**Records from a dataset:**

# # # #

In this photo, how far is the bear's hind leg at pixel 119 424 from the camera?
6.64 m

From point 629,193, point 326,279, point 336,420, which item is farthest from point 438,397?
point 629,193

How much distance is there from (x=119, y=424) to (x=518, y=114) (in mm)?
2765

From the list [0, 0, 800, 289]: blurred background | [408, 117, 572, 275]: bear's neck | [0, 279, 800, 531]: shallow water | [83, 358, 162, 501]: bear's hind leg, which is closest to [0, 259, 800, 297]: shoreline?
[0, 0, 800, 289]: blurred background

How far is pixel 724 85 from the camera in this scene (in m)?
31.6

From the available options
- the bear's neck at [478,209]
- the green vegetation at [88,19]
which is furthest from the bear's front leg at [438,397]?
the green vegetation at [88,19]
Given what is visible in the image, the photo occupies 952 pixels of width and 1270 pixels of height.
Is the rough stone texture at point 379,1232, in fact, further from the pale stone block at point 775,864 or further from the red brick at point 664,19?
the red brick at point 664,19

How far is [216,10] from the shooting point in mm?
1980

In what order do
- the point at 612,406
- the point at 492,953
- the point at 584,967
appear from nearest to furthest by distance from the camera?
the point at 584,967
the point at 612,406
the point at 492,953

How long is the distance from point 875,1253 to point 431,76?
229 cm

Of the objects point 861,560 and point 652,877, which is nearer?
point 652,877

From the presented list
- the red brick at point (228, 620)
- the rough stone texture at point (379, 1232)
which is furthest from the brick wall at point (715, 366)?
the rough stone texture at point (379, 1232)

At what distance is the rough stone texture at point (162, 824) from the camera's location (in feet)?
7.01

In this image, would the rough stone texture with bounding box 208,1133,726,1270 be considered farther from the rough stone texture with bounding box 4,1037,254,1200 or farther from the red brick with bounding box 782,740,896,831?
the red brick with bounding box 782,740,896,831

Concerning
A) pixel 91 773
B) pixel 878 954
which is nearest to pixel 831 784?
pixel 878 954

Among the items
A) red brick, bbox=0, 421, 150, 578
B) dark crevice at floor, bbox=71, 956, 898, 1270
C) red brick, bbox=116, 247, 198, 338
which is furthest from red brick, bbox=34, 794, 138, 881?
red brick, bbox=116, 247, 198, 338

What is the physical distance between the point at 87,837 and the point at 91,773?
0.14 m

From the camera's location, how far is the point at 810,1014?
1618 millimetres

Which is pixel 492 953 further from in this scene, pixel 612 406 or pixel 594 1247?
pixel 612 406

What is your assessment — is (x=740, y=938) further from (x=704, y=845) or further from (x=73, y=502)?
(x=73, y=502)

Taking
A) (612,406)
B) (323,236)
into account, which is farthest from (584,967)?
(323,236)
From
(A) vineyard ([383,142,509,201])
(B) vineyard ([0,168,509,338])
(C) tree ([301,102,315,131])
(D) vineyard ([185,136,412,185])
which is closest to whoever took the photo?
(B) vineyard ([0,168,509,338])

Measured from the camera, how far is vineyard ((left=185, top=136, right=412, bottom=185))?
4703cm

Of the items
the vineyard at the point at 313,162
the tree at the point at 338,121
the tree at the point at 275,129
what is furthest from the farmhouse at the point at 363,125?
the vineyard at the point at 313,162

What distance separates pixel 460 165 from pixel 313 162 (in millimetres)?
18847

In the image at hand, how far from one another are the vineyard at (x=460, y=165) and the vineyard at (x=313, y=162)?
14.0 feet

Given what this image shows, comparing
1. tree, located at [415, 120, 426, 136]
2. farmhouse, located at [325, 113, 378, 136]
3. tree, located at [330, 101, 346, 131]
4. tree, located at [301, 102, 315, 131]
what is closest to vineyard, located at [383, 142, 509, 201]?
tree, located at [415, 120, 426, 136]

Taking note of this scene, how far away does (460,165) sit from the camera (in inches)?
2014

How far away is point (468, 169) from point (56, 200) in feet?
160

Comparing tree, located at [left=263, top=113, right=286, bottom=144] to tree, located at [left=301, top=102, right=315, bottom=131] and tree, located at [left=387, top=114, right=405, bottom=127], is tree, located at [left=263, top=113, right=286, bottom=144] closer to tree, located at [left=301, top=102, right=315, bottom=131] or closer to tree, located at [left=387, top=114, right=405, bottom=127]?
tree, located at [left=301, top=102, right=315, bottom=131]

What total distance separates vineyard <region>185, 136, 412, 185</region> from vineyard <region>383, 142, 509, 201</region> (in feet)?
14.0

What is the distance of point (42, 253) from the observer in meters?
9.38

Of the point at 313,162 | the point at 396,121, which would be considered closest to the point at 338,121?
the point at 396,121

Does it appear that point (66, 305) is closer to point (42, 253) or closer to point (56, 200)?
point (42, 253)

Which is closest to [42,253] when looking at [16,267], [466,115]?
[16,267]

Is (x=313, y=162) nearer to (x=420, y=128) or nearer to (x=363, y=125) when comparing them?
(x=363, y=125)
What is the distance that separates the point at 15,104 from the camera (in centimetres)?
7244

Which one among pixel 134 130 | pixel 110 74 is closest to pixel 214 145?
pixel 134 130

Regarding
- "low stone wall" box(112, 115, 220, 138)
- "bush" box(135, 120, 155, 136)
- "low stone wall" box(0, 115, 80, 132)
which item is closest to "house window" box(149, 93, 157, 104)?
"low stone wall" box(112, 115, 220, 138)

# # # #

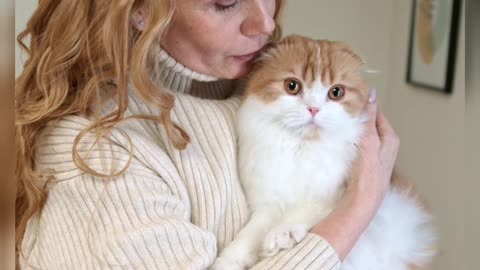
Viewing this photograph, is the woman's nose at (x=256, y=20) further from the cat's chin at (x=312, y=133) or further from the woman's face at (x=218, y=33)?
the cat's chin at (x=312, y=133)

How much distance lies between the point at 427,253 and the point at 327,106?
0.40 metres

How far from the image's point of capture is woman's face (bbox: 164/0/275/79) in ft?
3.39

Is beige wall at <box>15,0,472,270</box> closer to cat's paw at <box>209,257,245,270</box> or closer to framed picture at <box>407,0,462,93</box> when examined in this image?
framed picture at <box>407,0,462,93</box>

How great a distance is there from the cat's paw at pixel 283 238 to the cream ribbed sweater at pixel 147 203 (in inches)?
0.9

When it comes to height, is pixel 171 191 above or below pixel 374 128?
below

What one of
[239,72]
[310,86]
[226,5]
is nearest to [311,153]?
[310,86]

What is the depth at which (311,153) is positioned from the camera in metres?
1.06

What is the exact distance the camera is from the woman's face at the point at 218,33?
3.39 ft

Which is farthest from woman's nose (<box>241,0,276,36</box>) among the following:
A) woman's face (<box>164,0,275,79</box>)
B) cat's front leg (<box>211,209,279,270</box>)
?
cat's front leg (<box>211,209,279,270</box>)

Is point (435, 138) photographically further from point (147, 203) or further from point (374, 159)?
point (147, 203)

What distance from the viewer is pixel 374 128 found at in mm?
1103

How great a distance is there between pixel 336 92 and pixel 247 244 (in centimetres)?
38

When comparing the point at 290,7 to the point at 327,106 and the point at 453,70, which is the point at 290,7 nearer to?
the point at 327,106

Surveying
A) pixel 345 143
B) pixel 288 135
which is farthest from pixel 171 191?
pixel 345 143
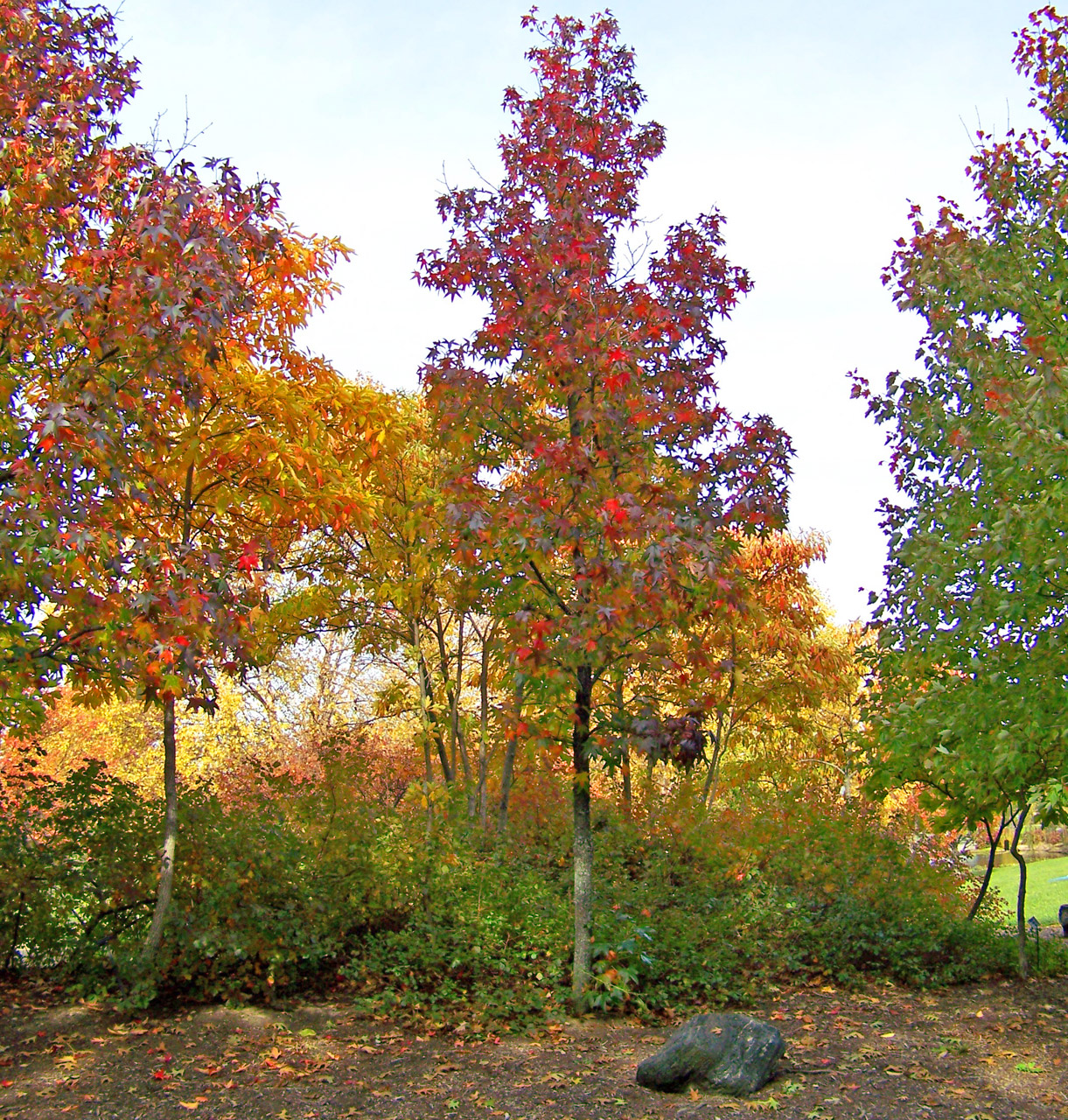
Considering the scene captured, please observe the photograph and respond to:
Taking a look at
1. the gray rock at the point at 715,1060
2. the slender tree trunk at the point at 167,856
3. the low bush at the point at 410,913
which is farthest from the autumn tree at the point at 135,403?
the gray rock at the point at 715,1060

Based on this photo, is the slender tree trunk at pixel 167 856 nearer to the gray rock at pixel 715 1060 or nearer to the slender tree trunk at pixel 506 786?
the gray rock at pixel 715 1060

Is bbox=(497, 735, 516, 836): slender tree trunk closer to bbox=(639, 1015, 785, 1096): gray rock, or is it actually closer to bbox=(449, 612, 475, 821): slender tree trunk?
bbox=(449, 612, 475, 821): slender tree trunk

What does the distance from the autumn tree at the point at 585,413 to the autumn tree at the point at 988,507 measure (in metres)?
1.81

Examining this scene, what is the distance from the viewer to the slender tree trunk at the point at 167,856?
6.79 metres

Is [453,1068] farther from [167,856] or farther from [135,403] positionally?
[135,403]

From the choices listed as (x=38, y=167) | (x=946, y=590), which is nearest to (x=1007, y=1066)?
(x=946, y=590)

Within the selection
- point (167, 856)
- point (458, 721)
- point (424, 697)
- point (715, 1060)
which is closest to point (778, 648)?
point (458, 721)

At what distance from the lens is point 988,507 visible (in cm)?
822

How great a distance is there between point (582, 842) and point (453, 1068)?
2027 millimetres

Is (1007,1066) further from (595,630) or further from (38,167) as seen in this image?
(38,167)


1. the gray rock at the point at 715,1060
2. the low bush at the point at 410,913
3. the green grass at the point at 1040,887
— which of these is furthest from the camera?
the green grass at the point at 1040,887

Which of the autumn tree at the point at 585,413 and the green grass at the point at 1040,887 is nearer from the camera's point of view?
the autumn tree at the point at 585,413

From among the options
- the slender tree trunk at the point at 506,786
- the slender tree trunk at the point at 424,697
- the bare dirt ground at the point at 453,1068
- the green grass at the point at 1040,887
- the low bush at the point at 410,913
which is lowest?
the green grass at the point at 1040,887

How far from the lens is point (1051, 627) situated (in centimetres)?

# # # #

**Directions for this task:** Report how many lines in the rows above contain the word "right". Give only the number.

**Exercise result:** 3